Consider our starting X cords. We are appending ' fox', resulting tree will be:

                         rX*
                          / \
                         /   \
                        /     \
                       /       \
                     Y*     CD' brown fox'
                     / \
                    /   \
                   /     \
               A'the ' B'quick'

Next append will make this:


                              rZ*
                               / \
                              /   \
                             /     \
                            /       \
                         rX*       E' jumps'
                          / \
                         /   \
                        /     \
                       /       \
                     Y*     CD' brown fox'
                     / \
                    /   \
                   /     \
               A'the ' B'quick'

Next:
                             rrZ*
                               / \
                              /   \
                             /     \
                            /       \
                         rX*       EF' jumps over '
                          / \
                         /   \
                        /     \
                       /       \
                     Y*     CD' brown fox'
                     / \
                    /   \
                   /     \
               A'the ' B'quick'

Thanks to that depth of tree will grow much slower, especially if we are
appending single chars (it will grow about 8 times slower).

3 Mutating cords
==================================

Mutating cords are currently implemented as doing 2 slices, and appending it with
new char. This can be optimised, because we know that resulting cords will
have exactly the same structure. There are some exception thought. If leaf
in which we are to mutate char, is large array, we must recopy it with single change,
which is costly (small arrays can be copied without big penalty), so in such
cases we need to create some additional nodes.


Consider

                         rX*
                          / \
                         /   \
                        /     \
                       /       \
                     Y*     CD' brown fox'
                     / \
                    /   \
                   /     \
               A'the ' B'quick'


Changing i to I (small array optimisation)

                        rX'*
                          / \
                         /   \
                        /     \
                       /       \
                    Y'*     CD' brown fox'
                     / \
                    /   \
                   /     \
               A'the ' B.'quIck'


Changing i to I (large arrays, general case)

                        rX'*
                          / \
                         /   \
                        /     \
                       /       \
                    Y'*     CD' brown fox'
                     / \
                    /   \
                   /     \
               A'the '    *
                         / \
                        /   \
                       /     \
                      *    Bs2'ck'
                     / \
                    /   \
                Bs1'qu' 'I'


Actual behaviour.

_ _ _ _ _ _ _

What you will do: In the text on cords, about how many times slower does the tree's depth grow when single characters are appended?

Supplied information:

_ _ _ _ _ _ _

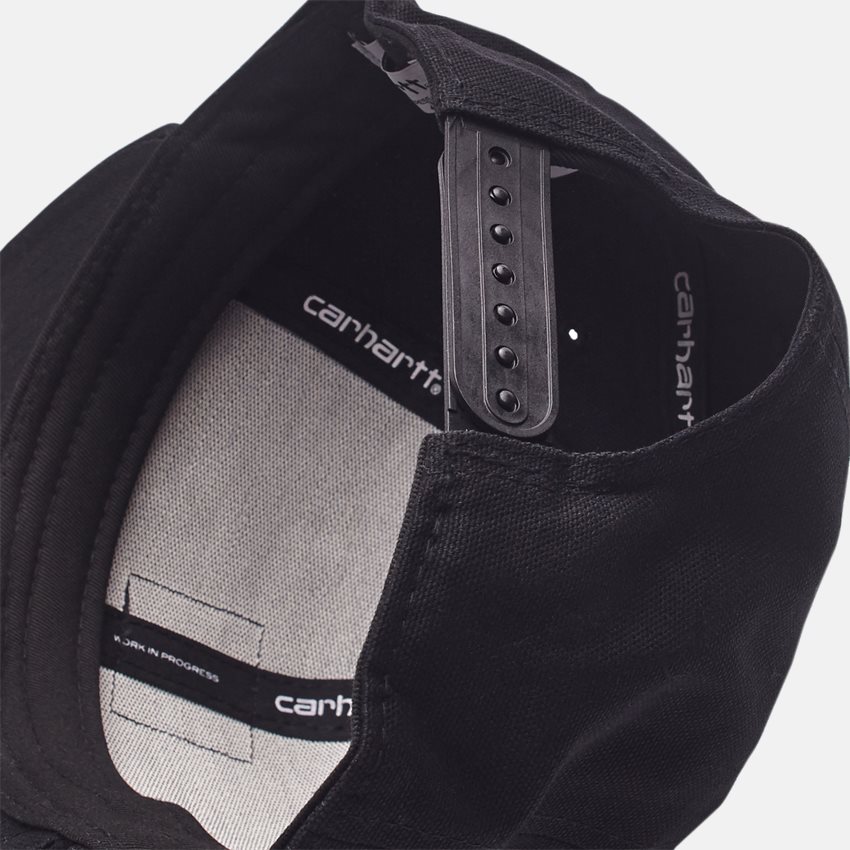 Carhartt WIP Caps LOGO CAP. I023099 SORT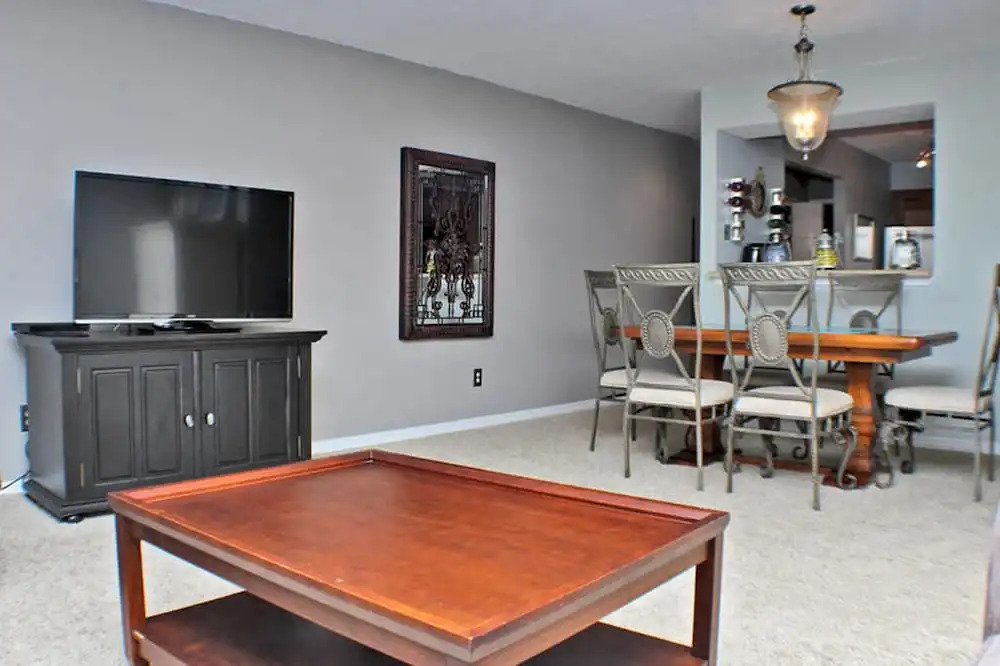 Sea Oats D106 by Bender Vacation Rentals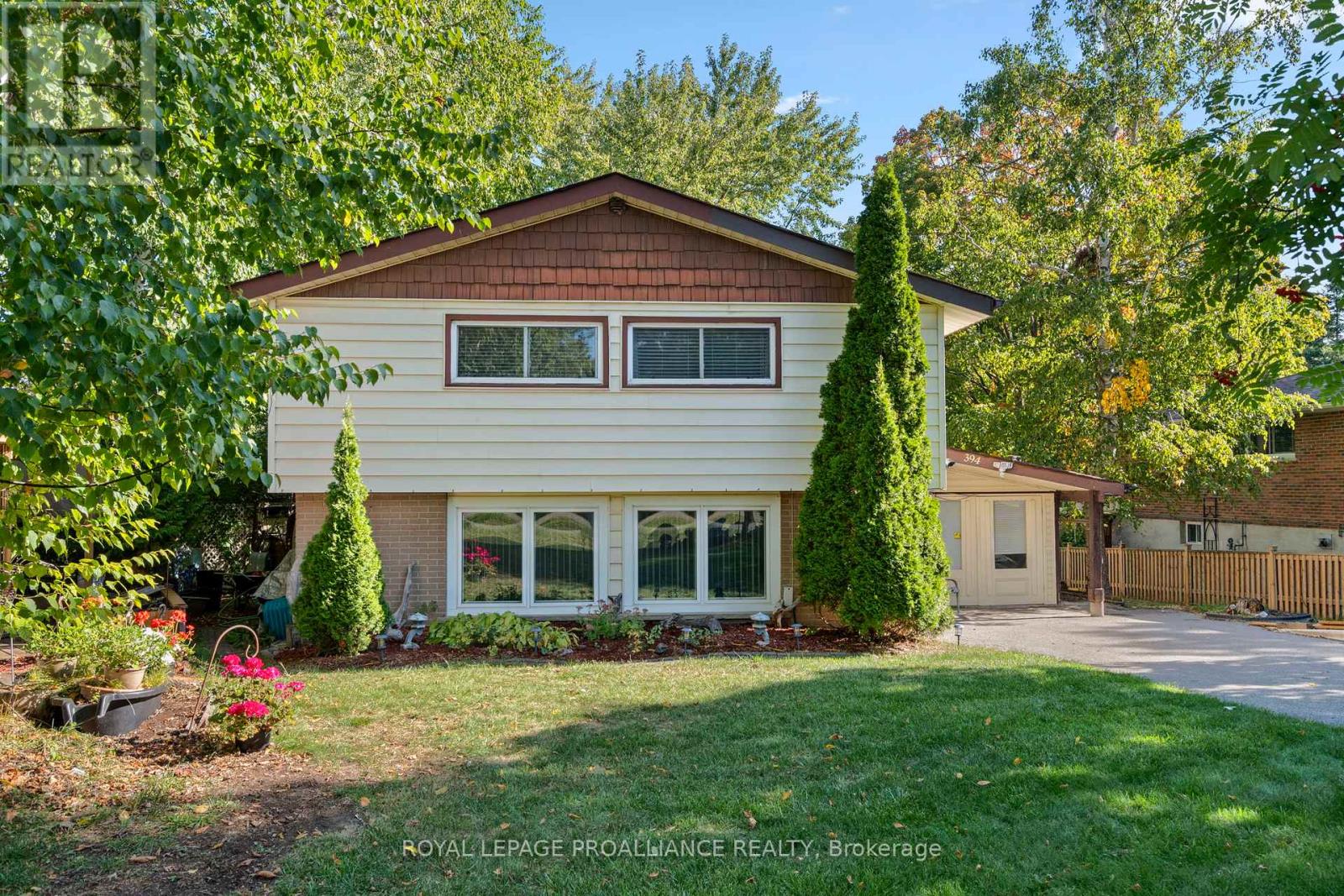 394 Sunset Boulevard, Clarington, Ontario  L1B 1C8 - Photo 1 - E12408691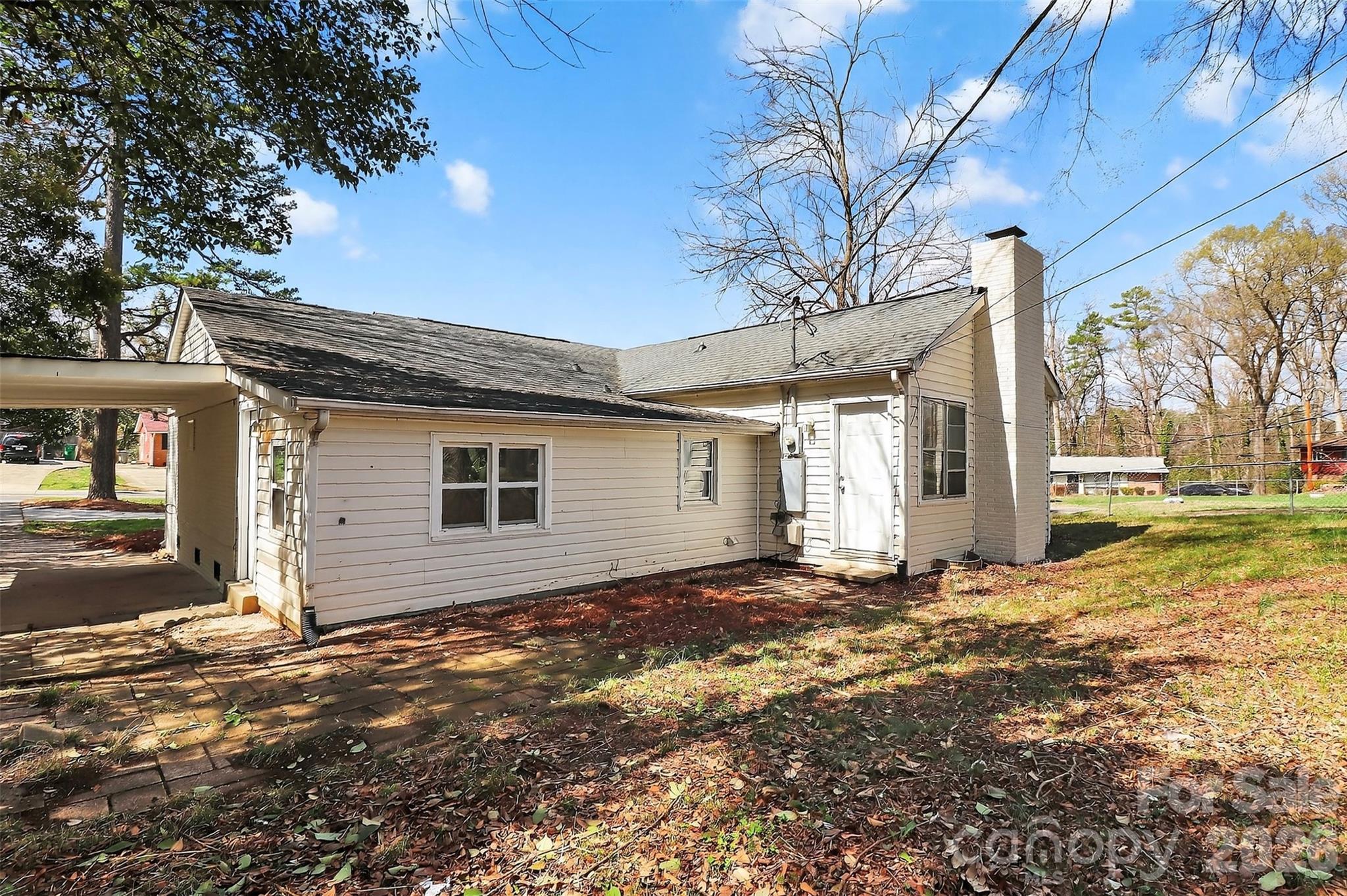 Edgebrook - Residential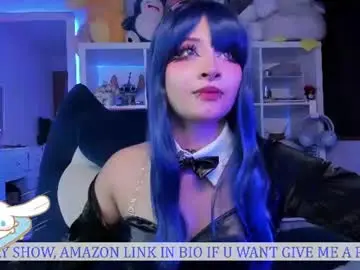 Chaturbate Watch Live Sex Cams of _heavenly_blue_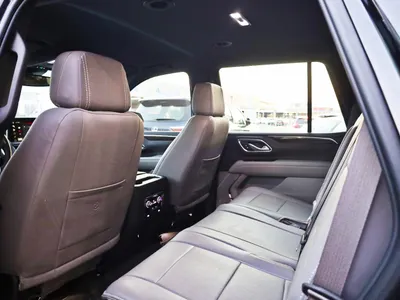 2024 GMC Yukon SLE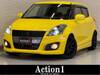 SUZUKI SWIFT SPORT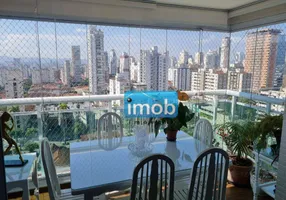 Foto 1 de Apartamento com 3 Quartos à venda, 109m² em Gonzaga, Santos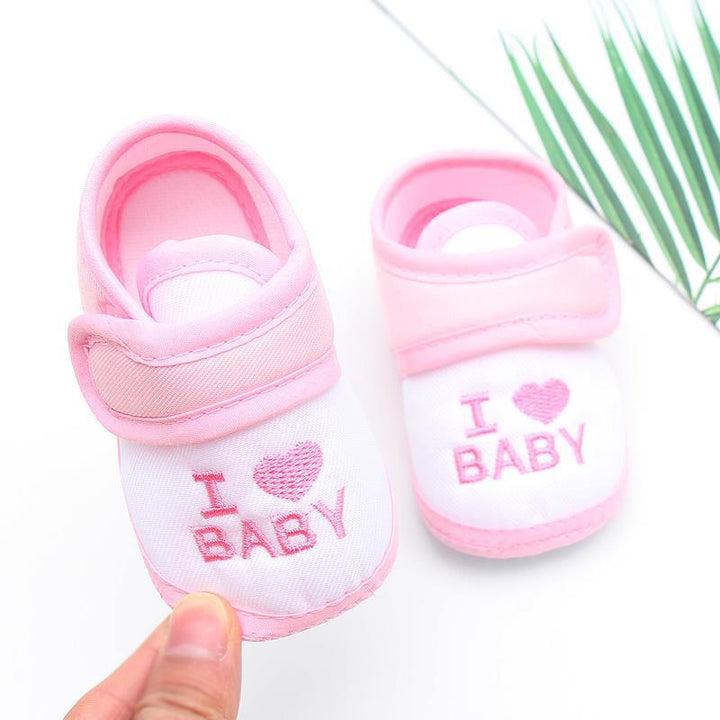 Why Your Toddler Needs Baby Soft Sole Cloth Toddler Shoes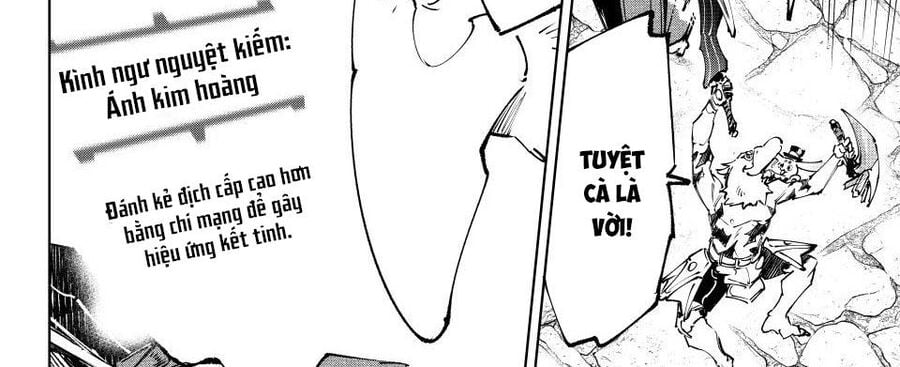 Crappy Hunter Challenges God-Tier Game Chap 227 - Next Chap 228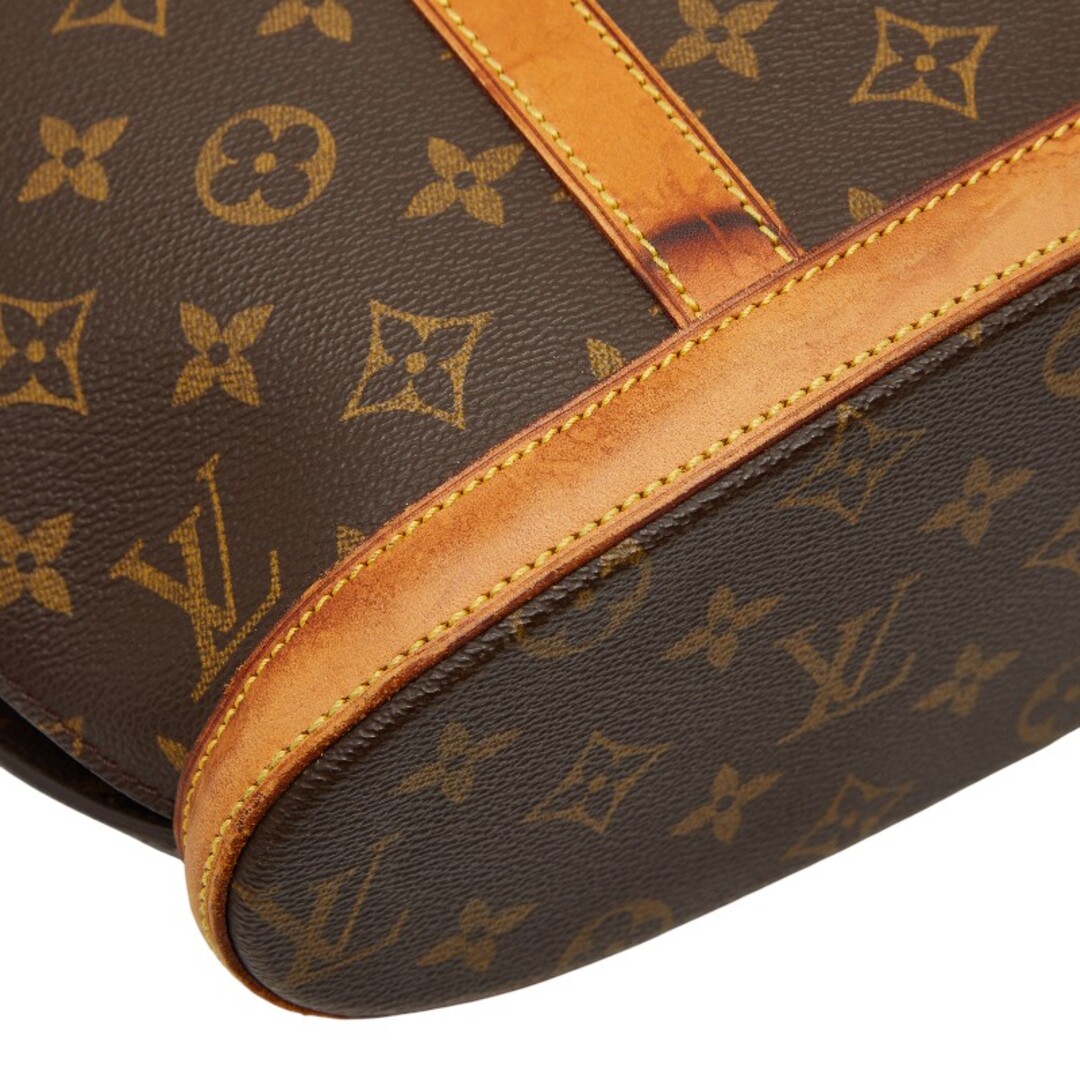 LOUIS VUITTON - ルイ ヴィトン モノグラム バビロン トートバッグ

_ _ _ _ _ _ _

Reply to the exercise: About 8 times slower.